[Records for this exercise]:
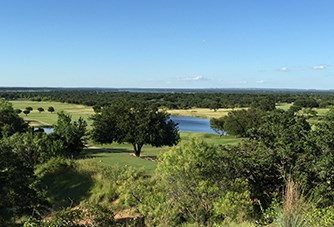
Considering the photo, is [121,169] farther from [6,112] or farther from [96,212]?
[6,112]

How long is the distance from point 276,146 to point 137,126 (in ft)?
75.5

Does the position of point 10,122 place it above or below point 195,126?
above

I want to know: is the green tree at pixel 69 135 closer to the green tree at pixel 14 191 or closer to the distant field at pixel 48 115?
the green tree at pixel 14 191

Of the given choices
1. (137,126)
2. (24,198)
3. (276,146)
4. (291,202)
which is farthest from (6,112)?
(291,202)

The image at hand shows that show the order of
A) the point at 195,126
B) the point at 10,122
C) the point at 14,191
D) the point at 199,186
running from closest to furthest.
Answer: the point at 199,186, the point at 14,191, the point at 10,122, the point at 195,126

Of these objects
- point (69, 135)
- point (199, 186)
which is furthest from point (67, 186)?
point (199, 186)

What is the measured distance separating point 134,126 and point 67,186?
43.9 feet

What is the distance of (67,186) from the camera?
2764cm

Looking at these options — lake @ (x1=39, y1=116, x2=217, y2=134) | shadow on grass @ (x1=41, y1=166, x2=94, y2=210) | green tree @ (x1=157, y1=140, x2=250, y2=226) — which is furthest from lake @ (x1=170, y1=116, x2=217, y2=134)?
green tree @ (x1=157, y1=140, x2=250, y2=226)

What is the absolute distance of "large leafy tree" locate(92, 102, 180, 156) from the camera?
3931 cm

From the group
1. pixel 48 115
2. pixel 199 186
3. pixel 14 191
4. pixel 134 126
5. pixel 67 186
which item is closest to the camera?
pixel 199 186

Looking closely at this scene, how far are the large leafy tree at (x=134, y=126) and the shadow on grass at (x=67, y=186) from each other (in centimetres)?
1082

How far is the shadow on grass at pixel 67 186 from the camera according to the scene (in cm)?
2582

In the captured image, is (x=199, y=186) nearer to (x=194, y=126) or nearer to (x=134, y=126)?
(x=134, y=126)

[What is required]: Starting with the line that contains "From the group" and going on through the end of the records, swap "camera" for "viewer" and write out those lines again with nothing else changed.

[Finished task]:
From the group
1. pixel 48 115
2. pixel 199 186
3. pixel 14 191
4. pixel 134 126
5. pixel 67 186
which item is closest to the viewer?
pixel 199 186

Looking closely at this scene, how far are the large leafy tree at (x=134, y=126) and the shadow on grass at (x=67, y=186) from each other (in centimetres)?
1082

How far is the shadow on grass at pixel 67 186 from the viewer according to the scene (in cm)?
2582

In the captured image, is (x=199, y=186) nearer to (x=194, y=126) or nearer to (x=134, y=126)?
(x=134, y=126)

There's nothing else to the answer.